Bizim insanımızı kendi haline bıraktığınız zaman olacak olan da buydu.
Yani “su akıp çatlağına doluyordu “millet” yeniden tek Ümmet olduğunu hatırlamaya başlıyordu.
Kimileri bu dönüşümü “asimile” olarak anlasalar da, durum asla öyle değildi, çünkü; Aleviler hem camiye hem de Cem Evlerine gidiyorlardı.
Sünni gençler Cem Evlerinde, cumhuriyetin ilk yillarında yasaklanan ve Alevilerin büyük bir özveri ile ayakta tuttuğu halk müziği ile ilgileniyorlar, Alevilerden bağlama dersleri alıyorlardı.
Gençler birbiriyle tereddütsüz görüşüyor, kaynaşıyor, tanışıp evleniyorlardı.
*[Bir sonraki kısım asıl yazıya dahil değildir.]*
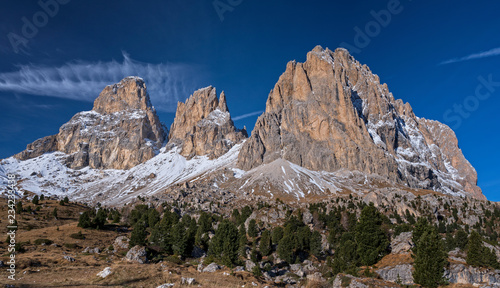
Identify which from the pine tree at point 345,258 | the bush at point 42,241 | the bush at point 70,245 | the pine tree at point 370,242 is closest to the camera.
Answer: the pine tree at point 370,242

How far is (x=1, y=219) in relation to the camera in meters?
73.6

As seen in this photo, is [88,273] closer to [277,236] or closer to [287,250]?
[287,250]

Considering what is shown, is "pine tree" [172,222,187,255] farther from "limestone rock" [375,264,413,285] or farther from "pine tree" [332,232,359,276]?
"limestone rock" [375,264,413,285]

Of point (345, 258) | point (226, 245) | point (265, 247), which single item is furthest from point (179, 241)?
point (345, 258)

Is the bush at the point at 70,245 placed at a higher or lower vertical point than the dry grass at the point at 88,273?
higher

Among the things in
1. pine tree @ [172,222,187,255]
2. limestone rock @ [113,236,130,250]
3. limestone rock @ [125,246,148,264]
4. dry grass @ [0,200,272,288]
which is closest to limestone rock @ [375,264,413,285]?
dry grass @ [0,200,272,288]

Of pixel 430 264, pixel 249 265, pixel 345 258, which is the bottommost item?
pixel 345 258

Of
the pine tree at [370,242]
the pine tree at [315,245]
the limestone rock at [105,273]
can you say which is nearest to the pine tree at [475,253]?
the pine tree at [370,242]

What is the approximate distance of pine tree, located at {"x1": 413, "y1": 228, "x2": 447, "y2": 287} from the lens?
3738cm

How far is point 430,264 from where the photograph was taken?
124 ft

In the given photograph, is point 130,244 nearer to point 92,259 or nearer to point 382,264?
point 92,259

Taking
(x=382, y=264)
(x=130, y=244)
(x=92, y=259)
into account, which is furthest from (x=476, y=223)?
(x=92, y=259)

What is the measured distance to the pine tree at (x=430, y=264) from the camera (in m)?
37.4

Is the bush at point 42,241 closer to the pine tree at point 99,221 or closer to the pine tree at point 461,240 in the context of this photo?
the pine tree at point 99,221
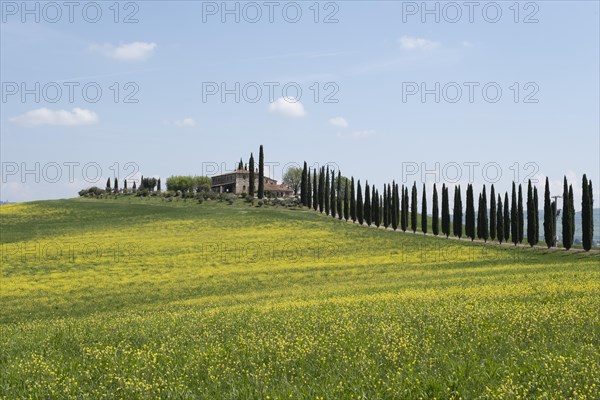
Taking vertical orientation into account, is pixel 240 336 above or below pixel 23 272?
above

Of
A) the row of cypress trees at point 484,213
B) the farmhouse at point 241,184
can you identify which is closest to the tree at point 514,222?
the row of cypress trees at point 484,213

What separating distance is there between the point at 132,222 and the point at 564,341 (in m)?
81.7

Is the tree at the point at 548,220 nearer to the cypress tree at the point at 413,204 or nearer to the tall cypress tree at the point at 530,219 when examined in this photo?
the tall cypress tree at the point at 530,219

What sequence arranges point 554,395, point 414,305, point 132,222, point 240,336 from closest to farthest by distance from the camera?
point 554,395 < point 240,336 < point 414,305 < point 132,222

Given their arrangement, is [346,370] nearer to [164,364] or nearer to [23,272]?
[164,364]

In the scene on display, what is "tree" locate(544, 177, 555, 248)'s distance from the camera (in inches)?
2673

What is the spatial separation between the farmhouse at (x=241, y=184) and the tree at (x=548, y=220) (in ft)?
305

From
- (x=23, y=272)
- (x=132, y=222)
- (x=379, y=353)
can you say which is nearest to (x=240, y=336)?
(x=379, y=353)

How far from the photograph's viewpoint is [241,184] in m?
162

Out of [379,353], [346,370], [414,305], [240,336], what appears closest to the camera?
[346,370]

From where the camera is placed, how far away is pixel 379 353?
11.2m

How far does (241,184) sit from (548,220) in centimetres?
10556

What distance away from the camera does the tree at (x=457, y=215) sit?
269 ft

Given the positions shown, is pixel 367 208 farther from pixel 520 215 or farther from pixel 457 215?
pixel 520 215
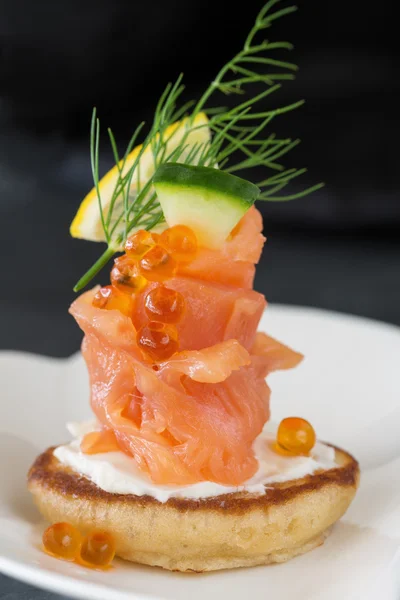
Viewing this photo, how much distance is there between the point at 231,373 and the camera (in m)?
2.45

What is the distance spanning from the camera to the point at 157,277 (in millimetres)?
2342

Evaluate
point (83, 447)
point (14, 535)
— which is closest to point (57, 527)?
point (14, 535)

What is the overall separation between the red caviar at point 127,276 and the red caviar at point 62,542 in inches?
26.5

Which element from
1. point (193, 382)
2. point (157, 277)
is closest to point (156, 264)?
point (157, 277)

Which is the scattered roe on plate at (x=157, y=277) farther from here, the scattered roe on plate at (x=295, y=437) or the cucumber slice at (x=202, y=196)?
the scattered roe on plate at (x=295, y=437)

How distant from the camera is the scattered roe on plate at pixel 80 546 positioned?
7.21 ft

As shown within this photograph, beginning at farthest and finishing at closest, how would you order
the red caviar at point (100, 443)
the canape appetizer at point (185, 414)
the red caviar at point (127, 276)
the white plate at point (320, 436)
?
the red caviar at point (100, 443)
the red caviar at point (127, 276)
the canape appetizer at point (185, 414)
the white plate at point (320, 436)

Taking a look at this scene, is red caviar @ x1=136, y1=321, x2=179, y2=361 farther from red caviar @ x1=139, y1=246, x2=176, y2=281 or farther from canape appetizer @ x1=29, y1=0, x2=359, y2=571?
red caviar @ x1=139, y1=246, x2=176, y2=281

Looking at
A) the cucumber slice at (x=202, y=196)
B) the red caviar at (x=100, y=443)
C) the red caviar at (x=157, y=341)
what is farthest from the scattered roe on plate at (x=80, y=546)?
the cucumber slice at (x=202, y=196)

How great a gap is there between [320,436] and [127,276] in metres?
1.34

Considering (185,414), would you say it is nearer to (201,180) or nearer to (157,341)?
(157,341)

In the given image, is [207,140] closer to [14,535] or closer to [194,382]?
[194,382]

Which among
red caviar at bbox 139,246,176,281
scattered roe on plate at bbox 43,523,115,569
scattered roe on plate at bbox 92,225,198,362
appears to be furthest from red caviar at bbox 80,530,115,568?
red caviar at bbox 139,246,176,281

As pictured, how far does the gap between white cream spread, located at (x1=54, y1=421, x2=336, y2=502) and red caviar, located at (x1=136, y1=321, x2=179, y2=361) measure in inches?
13.6
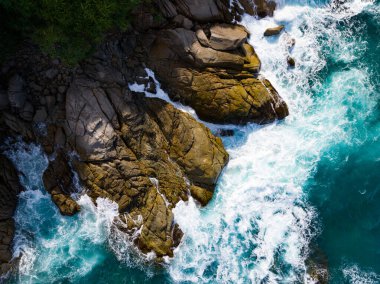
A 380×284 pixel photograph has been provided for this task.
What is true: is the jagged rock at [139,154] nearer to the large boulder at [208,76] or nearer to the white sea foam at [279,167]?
the white sea foam at [279,167]

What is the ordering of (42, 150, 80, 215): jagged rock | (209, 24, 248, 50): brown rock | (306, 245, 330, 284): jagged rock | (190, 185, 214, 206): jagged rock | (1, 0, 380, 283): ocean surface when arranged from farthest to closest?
(209, 24, 248, 50): brown rock, (190, 185, 214, 206): jagged rock, (42, 150, 80, 215): jagged rock, (1, 0, 380, 283): ocean surface, (306, 245, 330, 284): jagged rock

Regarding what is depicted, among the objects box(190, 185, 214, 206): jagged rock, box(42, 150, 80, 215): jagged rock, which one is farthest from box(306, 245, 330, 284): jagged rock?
box(42, 150, 80, 215): jagged rock

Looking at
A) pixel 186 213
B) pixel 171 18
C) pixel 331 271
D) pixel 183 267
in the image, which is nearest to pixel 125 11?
pixel 171 18

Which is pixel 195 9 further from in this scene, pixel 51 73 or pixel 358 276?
pixel 358 276

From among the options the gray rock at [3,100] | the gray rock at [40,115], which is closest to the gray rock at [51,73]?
the gray rock at [40,115]

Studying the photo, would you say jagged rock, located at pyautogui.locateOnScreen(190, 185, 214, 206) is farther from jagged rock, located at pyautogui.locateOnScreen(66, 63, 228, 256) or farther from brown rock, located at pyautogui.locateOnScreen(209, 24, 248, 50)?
brown rock, located at pyautogui.locateOnScreen(209, 24, 248, 50)

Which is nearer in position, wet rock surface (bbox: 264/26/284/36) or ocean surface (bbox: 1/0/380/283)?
ocean surface (bbox: 1/0/380/283)

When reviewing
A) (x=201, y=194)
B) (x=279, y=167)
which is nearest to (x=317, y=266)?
(x=279, y=167)
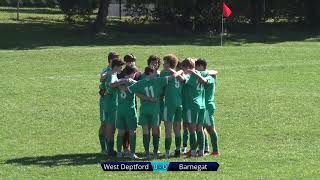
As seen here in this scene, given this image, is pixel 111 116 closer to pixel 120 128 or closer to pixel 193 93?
pixel 120 128

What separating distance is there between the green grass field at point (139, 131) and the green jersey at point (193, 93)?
950 mm

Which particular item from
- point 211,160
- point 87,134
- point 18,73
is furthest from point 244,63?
point 211,160

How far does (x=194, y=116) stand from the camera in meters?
13.5

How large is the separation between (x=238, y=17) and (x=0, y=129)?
37.2 m

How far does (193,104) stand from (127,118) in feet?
3.82

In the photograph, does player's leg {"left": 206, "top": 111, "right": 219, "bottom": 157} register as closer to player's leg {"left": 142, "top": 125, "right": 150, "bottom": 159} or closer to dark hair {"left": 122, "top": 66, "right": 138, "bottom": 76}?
player's leg {"left": 142, "top": 125, "right": 150, "bottom": 159}

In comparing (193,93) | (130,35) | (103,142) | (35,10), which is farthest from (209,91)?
(35,10)

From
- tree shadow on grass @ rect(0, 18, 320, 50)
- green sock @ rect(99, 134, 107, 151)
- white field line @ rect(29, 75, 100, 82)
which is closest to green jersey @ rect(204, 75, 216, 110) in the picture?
green sock @ rect(99, 134, 107, 151)

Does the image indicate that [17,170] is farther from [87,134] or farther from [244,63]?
[244,63]

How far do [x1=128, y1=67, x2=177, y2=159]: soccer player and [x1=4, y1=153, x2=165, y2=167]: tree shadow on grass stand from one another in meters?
0.50

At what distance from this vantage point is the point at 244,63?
3247cm

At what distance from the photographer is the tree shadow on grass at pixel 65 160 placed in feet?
43.0

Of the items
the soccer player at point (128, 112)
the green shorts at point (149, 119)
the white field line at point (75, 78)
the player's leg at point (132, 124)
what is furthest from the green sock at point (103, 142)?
the white field line at point (75, 78)

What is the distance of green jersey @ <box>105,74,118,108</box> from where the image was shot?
1341 centimetres
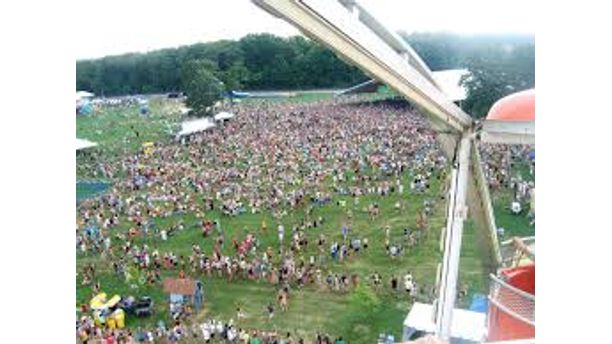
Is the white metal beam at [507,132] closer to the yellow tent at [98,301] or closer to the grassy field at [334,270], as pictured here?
the grassy field at [334,270]

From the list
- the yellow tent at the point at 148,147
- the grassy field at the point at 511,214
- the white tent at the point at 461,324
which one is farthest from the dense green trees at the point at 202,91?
the white tent at the point at 461,324

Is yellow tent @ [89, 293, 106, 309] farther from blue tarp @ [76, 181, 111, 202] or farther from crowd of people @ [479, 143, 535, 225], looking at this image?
blue tarp @ [76, 181, 111, 202]

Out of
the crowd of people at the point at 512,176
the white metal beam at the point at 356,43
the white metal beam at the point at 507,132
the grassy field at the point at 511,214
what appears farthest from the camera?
the crowd of people at the point at 512,176

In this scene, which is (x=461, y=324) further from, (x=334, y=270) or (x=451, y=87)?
(x=334, y=270)

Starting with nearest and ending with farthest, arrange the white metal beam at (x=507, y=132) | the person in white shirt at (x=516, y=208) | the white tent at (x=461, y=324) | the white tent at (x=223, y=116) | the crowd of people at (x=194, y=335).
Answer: the white metal beam at (x=507, y=132), the white tent at (x=461, y=324), the crowd of people at (x=194, y=335), the person in white shirt at (x=516, y=208), the white tent at (x=223, y=116)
Her kesimden İstanbul’un her semtinde aile bulmak mümkündü, birkaç semt hariç Aleviler, İstanbul’un her semtinde vardı.
İşte bu “hariç” olan ilçelerden olan Sarıgazi, Alibeyköy, Gaziosmanpaşa’nın Gazi Mahallesi… gibi Alevilerin daha yoğun olduğu bazı semtler emperyalist patronların emrinde “iş” yapan derin devletin hainleri için iştah kabartıcıydı.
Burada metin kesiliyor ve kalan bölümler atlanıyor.